» **Task item**
From the text on Catholic school learning at home, extract the passage that begins with the words "While there’s a" and stops after the words "while parents facilitate.". Copy it word for word.

» **Extract**
————————
While there’s a temptation to look at the current isolation as “home schooling,” Jason Pohlmeier said it’s not the same. Home-school parents create lesson plans, choose curriculum for their individual child and provide instruction, while in the Catholic schools, teachers are still passing along the education, while parents facilitate. 

“Teachers are still teachers, and parents are still parents,” he said, but added the learning curve has about been separating the concepts of schoolwork and homework. 

“Let’s say that if your child goes to school and comes home and does an hour of homework, your child has actually done about five to six hours of schoolwork today. Now seeing them do five to six hours of work at home, that can be very overwhelming,” Pohlmeier said.

Because the state still requires 178 days of instruction, the days have to be filled with a fruitful curriculum, with teachers “modifying the curriculum as little as possible,” but still finding ways to accommodate. For example, the school is looking at a drop-off/pickup system for schoolwork, with as little contact as possible, that will allow the younger children, who might not be as tech savvy, access to hard copies.

First grade teacher Mandy Becker, who has taught at Immaculate Conception School in Fort Smith for 12 years of her 21 years in education, is finding ways to connect to her students beyond the paper packets given to parents. She set up a private Facebook group for her families, where parents can chat and students can post videos or comment to their friends to keep that sense of community. 

“I really miss my kids. I miss being in the classroom,” Becker said.

She plans to also Facetime with her students during the week. The students also plan on sending in prayer requests.

“The hard part is I do have parents who are working from home that have multiple kids they’re trying to work on assignments with, and I think that’s been very difficult for parents to manage,” Becker said. “... There’s a single mother, the daughter has to stay with her grandparents who don’t speak English” during the workday, so schoolwork isn’t able to be worked on with the mother until after 7 p.m.  

In early March, before the COVID-19 virus shut down the schools, Immaculate Conception School became a pilot program for Amira Tutor, a program that has a virtual teacher recording the students reading and coaching them when they struggle. This is then shown to the teacher, Becker said, another way for her to stay connected. She and her co-teacher also dropped off school supplies and other possible project tools, from Play-Doh to Legos to 34 homes, 18 of which are her students, March 29. While she can’t interact with her children, the “bag of hugs” is a way to let them know she cares. 

Computer teacher Morgan Trevathan, at Blessed Sacrament School in Jonesboro, says she has the same expectations of her students but acknowledges it isn’t going to be the same.
————————
[Stored data entries]
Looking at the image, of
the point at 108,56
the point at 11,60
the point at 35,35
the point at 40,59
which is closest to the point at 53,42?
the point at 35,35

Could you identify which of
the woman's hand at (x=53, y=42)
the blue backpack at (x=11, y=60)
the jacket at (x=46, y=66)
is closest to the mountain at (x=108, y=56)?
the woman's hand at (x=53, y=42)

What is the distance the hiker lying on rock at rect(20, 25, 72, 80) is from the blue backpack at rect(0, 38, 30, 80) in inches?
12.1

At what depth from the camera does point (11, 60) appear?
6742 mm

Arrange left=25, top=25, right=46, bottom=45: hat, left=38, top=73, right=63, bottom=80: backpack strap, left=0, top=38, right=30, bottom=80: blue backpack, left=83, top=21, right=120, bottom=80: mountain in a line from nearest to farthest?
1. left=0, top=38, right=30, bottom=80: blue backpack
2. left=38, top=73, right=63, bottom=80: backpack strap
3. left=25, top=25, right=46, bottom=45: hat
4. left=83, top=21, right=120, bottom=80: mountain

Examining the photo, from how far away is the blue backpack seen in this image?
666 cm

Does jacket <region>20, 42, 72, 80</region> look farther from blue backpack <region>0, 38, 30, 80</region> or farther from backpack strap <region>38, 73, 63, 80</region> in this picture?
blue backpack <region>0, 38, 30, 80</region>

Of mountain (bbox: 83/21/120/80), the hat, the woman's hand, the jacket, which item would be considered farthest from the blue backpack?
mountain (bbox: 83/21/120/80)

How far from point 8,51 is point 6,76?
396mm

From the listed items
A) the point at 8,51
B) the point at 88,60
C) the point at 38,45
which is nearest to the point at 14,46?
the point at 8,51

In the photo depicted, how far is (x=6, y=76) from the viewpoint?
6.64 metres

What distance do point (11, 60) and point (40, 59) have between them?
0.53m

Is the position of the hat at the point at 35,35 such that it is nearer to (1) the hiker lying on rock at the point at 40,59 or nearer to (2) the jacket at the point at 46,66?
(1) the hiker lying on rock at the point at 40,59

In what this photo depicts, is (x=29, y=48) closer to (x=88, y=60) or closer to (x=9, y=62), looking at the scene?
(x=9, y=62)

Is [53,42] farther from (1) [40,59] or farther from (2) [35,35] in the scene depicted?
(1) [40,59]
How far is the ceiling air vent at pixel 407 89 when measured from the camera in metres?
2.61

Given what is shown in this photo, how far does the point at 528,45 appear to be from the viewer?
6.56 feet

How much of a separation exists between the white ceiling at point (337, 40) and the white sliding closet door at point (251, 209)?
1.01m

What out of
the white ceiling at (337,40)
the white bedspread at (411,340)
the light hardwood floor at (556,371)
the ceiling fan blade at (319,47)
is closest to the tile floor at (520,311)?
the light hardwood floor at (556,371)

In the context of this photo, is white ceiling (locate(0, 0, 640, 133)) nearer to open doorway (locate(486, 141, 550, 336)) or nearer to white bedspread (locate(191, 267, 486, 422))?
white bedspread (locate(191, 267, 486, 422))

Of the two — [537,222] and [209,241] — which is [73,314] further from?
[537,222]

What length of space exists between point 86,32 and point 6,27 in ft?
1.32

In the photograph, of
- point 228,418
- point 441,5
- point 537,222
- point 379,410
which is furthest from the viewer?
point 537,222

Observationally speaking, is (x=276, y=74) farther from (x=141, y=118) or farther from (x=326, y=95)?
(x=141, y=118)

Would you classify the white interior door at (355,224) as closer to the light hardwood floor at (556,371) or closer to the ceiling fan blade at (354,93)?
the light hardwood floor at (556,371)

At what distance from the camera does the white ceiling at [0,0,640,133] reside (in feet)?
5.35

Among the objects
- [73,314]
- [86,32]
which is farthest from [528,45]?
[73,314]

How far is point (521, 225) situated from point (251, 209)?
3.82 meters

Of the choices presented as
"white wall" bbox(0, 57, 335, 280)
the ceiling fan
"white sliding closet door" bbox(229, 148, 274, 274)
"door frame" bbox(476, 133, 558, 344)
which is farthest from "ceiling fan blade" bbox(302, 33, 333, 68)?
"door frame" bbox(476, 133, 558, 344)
————————
» **Task solution**
While there’s a temptation to look at the current isolation as “home schooling,” Jason Pohlmeier said it’s not the same. Home-school parents create lesson plans, choose curriculum for their individual child and provide instruction, while in the Catholic schools, teachers are still passing along the education, while parents facilitate.